There are plenty of engineers that couldn't work without a modern IDE or in languages without memory management.

Or without the ability to use a library from GitHub / their package manager.

It doesn't feel THAT much different to me.

"Engineer" as a term might drift. There are "web developers" that can only use webflow / wordpress.

  • > couldn't work

    "Couldn't", or "wouldn't"? Early in my career I'd be happy doing anything basically, not much I "couldn't" do, given enough time. But nowadays, there is a long list of things I wouldn't do, even if I know I could, just because it's not fun.

    • It should probably be "would initially struggle to be as efficient without them."

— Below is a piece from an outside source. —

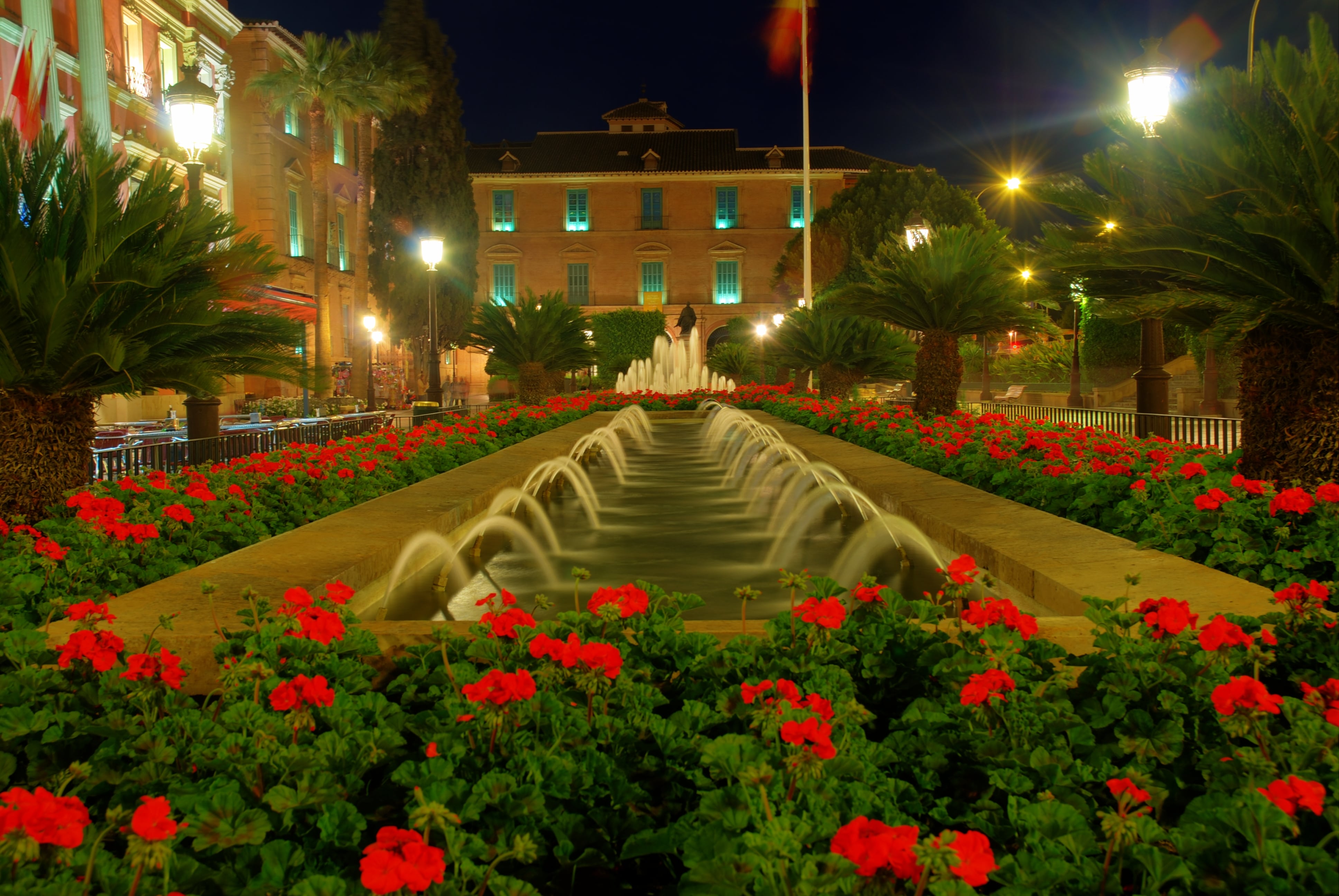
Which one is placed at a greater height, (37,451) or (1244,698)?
(37,451)

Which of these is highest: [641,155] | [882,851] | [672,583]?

      This is not a binary.

  • Engineer as a term has already drifted vastly since nobody in the field of "Software Engineering" is actually an Engineer if we go by a strict definitions.

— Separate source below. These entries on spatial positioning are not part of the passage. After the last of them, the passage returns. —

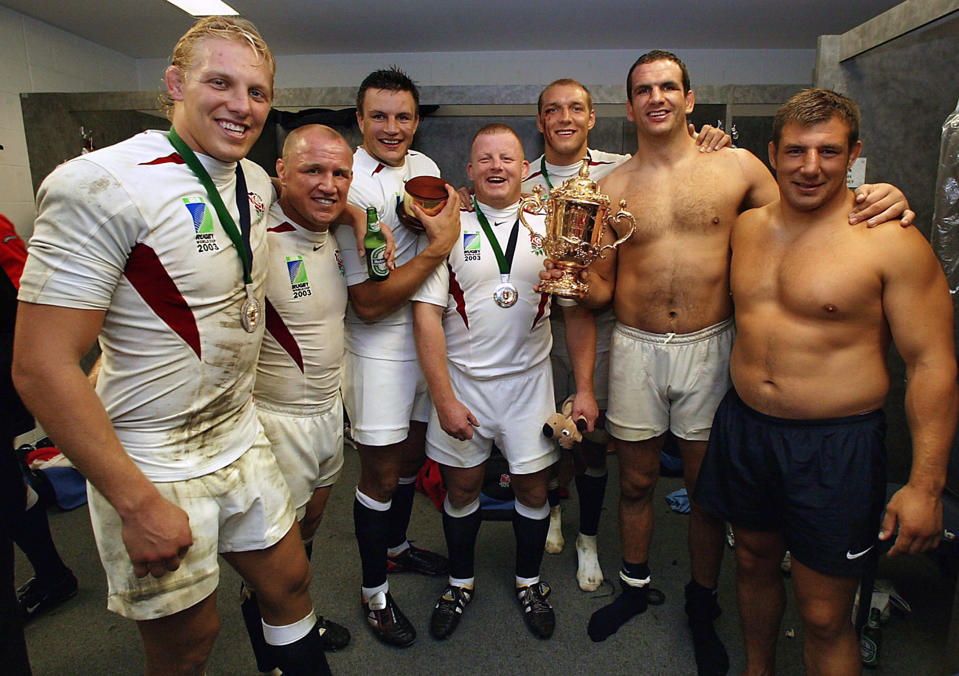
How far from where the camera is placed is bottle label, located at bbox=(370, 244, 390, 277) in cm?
189

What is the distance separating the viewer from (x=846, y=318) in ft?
5.28

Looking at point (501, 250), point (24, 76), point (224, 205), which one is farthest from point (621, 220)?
point (24, 76)

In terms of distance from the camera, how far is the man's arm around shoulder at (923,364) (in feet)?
5.01

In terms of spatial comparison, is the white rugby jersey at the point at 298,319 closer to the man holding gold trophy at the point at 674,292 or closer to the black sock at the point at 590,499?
the man holding gold trophy at the point at 674,292

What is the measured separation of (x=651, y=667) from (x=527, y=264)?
1478 mm

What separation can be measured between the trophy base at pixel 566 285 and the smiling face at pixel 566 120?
827 mm

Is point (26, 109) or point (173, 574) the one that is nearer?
point (173, 574)

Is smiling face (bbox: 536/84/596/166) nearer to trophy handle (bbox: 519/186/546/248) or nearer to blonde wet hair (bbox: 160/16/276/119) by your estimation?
trophy handle (bbox: 519/186/546/248)

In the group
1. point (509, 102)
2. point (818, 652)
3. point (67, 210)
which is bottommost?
point (818, 652)

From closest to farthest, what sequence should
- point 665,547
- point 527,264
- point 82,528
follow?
point 527,264
point 665,547
point 82,528

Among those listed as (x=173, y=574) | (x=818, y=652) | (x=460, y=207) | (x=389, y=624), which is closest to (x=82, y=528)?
(x=389, y=624)

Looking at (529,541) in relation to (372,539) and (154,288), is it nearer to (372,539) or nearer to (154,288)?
(372,539)

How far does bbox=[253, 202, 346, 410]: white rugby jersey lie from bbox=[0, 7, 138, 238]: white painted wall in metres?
3.99

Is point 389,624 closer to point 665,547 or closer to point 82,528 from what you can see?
point 665,547
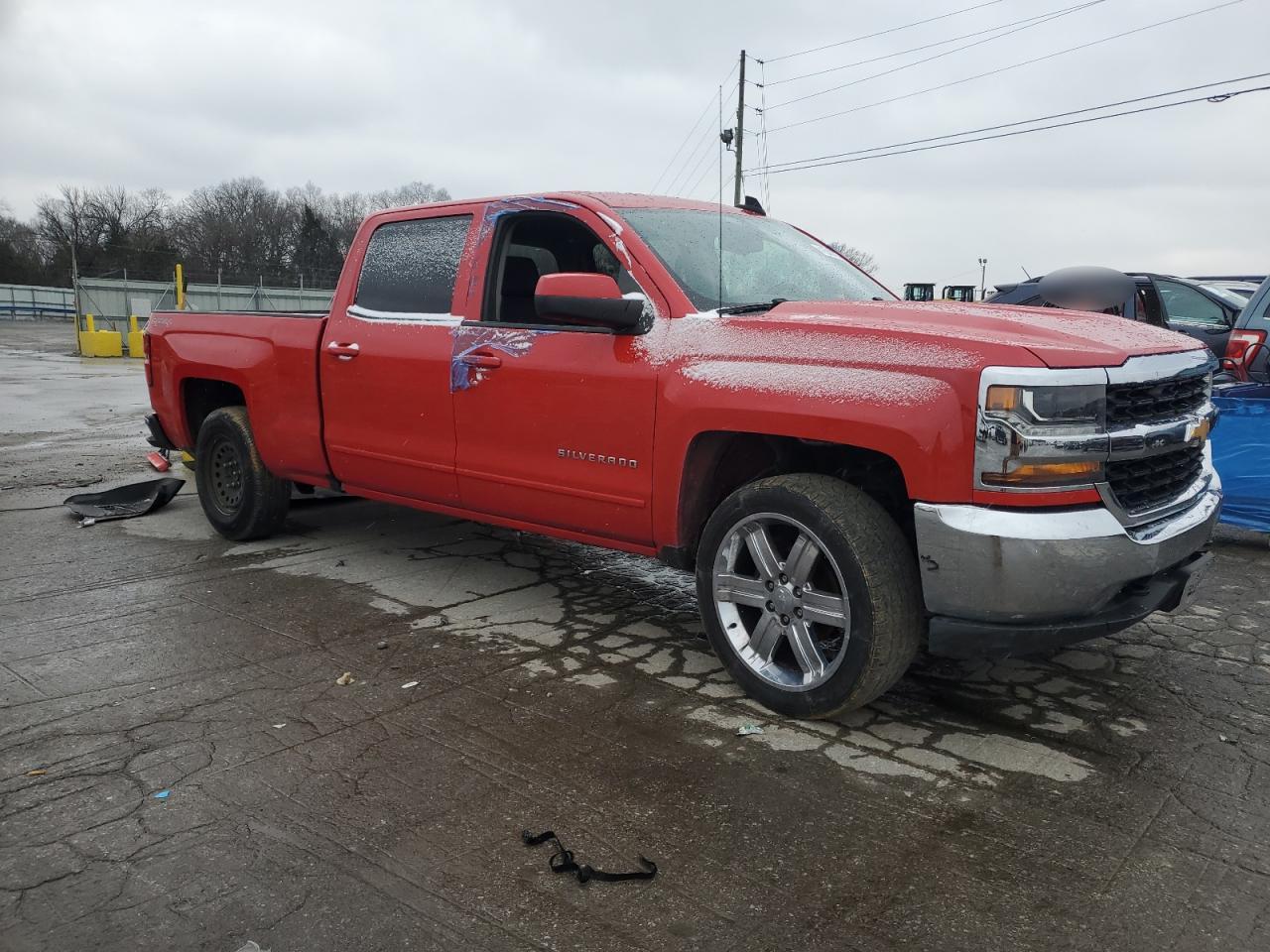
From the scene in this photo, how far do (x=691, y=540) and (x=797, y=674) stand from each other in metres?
0.68

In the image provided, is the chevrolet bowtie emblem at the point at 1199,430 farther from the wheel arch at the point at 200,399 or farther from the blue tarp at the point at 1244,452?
the wheel arch at the point at 200,399

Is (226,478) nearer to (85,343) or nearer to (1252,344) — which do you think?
(1252,344)

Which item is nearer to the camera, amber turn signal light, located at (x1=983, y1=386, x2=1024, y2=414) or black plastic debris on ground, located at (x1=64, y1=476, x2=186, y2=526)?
amber turn signal light, located at (x1=983, y1=386, x2=1024, y2=414)

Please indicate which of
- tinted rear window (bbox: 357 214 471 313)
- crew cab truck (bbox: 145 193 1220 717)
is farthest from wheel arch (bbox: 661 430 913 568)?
tinted rear window (bbox: 357 214 471 313)

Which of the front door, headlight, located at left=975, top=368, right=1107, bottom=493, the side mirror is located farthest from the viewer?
the front door

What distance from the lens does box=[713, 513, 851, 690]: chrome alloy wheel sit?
3369 mm

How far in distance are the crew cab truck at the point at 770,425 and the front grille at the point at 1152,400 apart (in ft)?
0.05

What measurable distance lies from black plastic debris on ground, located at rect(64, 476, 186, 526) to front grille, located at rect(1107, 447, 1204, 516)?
20.0 feet

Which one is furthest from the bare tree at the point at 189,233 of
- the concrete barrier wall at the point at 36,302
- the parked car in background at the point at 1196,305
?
the parked car in background at the point at 1196,305

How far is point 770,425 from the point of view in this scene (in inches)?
136

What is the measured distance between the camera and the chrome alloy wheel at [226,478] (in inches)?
237

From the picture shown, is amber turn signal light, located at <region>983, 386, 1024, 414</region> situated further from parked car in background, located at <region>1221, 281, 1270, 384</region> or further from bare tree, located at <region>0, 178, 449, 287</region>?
bare tree, located at <region>0, 178, 449, 287</region>

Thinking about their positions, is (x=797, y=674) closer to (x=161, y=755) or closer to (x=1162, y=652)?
(x=1162, y=652)

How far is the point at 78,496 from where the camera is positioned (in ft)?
22.7
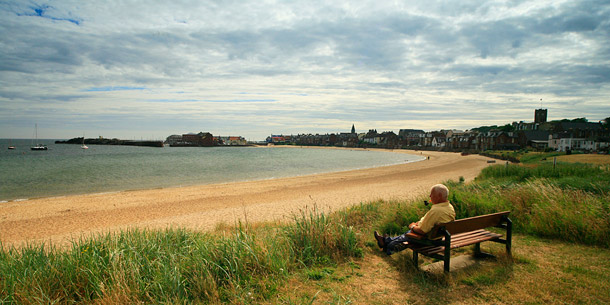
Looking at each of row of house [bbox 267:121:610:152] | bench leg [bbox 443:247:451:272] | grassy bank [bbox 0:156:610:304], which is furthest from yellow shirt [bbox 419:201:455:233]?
row of house [bbox 267:121:610:152]

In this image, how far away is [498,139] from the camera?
277 feet

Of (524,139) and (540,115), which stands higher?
(540,115)

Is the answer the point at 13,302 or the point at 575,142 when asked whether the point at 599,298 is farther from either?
the point at 575,142

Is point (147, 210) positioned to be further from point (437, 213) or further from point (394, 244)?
point (437, 213)

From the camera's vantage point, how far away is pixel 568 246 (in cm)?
587

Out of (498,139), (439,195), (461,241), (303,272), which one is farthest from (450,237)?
(498,139)

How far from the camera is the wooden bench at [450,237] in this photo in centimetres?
455

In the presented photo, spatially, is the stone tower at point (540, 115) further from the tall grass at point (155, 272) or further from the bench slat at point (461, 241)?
the tall grass at point (155, 272)

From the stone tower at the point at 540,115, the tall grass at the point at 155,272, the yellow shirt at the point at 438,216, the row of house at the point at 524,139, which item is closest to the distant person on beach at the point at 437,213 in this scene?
the yellow shirt at the point at 438,216

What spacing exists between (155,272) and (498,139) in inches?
3831

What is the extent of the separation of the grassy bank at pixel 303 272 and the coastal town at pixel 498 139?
53.1 metres

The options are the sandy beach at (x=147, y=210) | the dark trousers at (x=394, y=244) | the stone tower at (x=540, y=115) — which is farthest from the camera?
the stone tower at (x=540, y=115)

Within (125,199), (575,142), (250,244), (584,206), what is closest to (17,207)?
(125,199)

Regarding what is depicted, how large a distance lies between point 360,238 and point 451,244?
1842 millimetres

    Engineers are accredited and in some countries even come with a title.

    • > ... nobody in the field of "Software Engineering" is actually an Engineer if we go by a strict definitions.

      This is a pet peeve of mine, so while I understand what you mean, I will challenge you to come up with a strict definition that excludes software engineering!

      And since I've had this discussion before, I'll pre-emptively hazard a guess that the argument boils down to "rigor", and point out that a) economic feasibility is a key part of engineering, b) the level of rigor applied to any project is a function of economics, and c) the economics of software projects is a very wide range.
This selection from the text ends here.